Ganz Holland zittert. Das Ruhrgebiet soll wieder ans Wasser zurückgeführt werden – an die eigenen Kanäle. „Innovation im Tourismus“ nennt das in Düsseldorf auf der „Boot“ Dieter Nellen, der neue Geschäftsführer der Ruhrgebiets Tourismus GmbH (RTG). Die weltgrößte Wassersportmesse eröffnete Ministerpräsident Peer Steinbrück am Wochende. 1.650 Aussteller aus 52 Ländern drängen sich in den endlosen Hallen, wirklich Neues ist nicht zu entdecken. Dennoch befindet sich die Branche in Aufbruchstimmung. Ein Trend, den das Ruhrgebiet nutzen will.

„Früher galten wir als Verrückte“, sagt Nellen, der Mann fürs Öffentliche beim Regionalverband Ruhr (RVR), jetzt sei er wieder „auf die Brücke zurückgekehrt“. Auch im Umfeld der Beneluxstaaten solle Wassertourismus mächtigen wirtschaftlichen Auftrieb geben. Bestes Beispiel dafür sei „die Erfolgsgeschichte der Gastronomie im Duisburger Innenhafen“. Dort findet sich auch eine der drei Sportboot-Marinas im Ruhrgebiet. 2001 eröffnet, hat sie mit 133 Dauerliegeplätzen bereits eine Auslastung von 85 Prozent. „Noch in diesem Jahr wollen wir die Vollauslastung schaffen“ sagt Prokurist Stefan Kirchesch. Davon kann die Marina im Oberhausener Centro nur träumen. Sie wird im März eröffnet. Ruhig werde es dort aber nicht werden, sagt Betreiber Willi Hesse, der auch durch seine pedalgetriebene Escargot – ein schwimmender Wohnwagen – auf den Kanälen bekannt ist. Aber es gäbe reichlich Liegeplätze und eine große touristische Infrastruktur – direkt neben dem Einkaufstempel.

„NRW ist ein Schifffahrtsland“, sagt Norbert Walter-Borjams, Staatssekretär im Wirtschaftsministerium. Das sei unbestritten. Das Land sei deshalb mit 3,4 Millionen Euro am Ausbau in Oberhausen beteiligt. Bei einer gelungenen Mischung aus „Infrastruktur, Märkten und Bevölkerungsdichte“ hoffe man in der ganzen Region auf wirtschaftliche Impulse, aber auch auf eine Ausweitung der Ziel II Gebiete durch die Europäische Union. 11 Millionen Euro ließ sich das Land die Entwicklung des SportbootRevierRuhrgebiet bereits kosten, Strukturfördermittel der EU sind aber für bestimmte Zonen noch nicht zu bekommen. Ob deshalb Walter-Borjams das Motto „Freizeit bei Wasser und Boot“ kreierte?
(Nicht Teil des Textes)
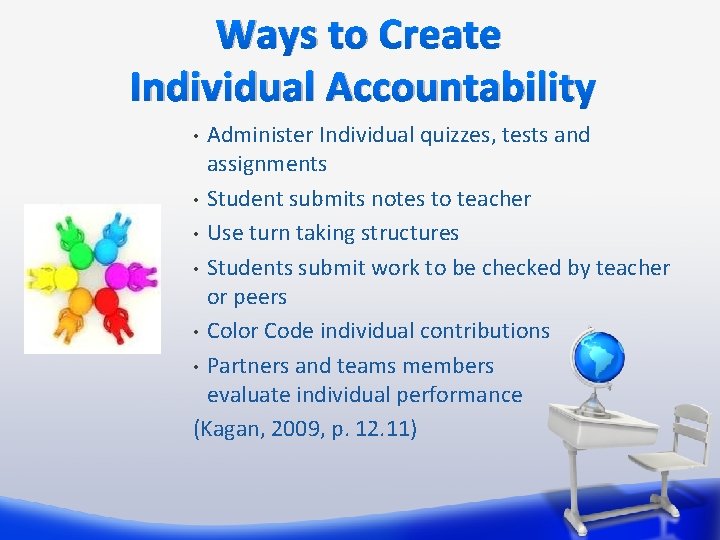 Ways to Create
Individual Accountability

• Administer Individual quizzes, tests and assignments
• Student submits notes to teacher
• Use turn taking structures
• Students submit work to be checked by teacher or peers
• Color Code individual contributions
• Partners and teams members evaluate individual performance

(Kagan, 2009, p. 12.11)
Dass die holländischen Nachbarn ein ernstzunehmender Konkurrent beim Wassersport-Tourismus sind, bestritt keiner der beiden auf der Boot. „Wir müssen uns daneben positionieren“, sagt Walter-Borjams. Gerade durch die Highlights der Industriekultur habe man ein Alleinstellungsmerkmal. „Doch wir sind Neulinge, das wird ein weiter Weg“, auch Tourismus-Profi Nellen bleibt realistisch, verweist aber auf die neuen WasserWanderRastplätze rechts und links der Kanäle, die von der Berufsschifffahrt stark frequentiert sind. Elf dieser Anlegestellen mit Grillplatz, wo man 48 Stunden kostenlos liegenbleiben kann, gibt es bereits. Ob damit allerdings holländische Freizeitkapitäne über die Grenze gelockt werden können, darf bezweifelt werden. Zittern ist überflüssig.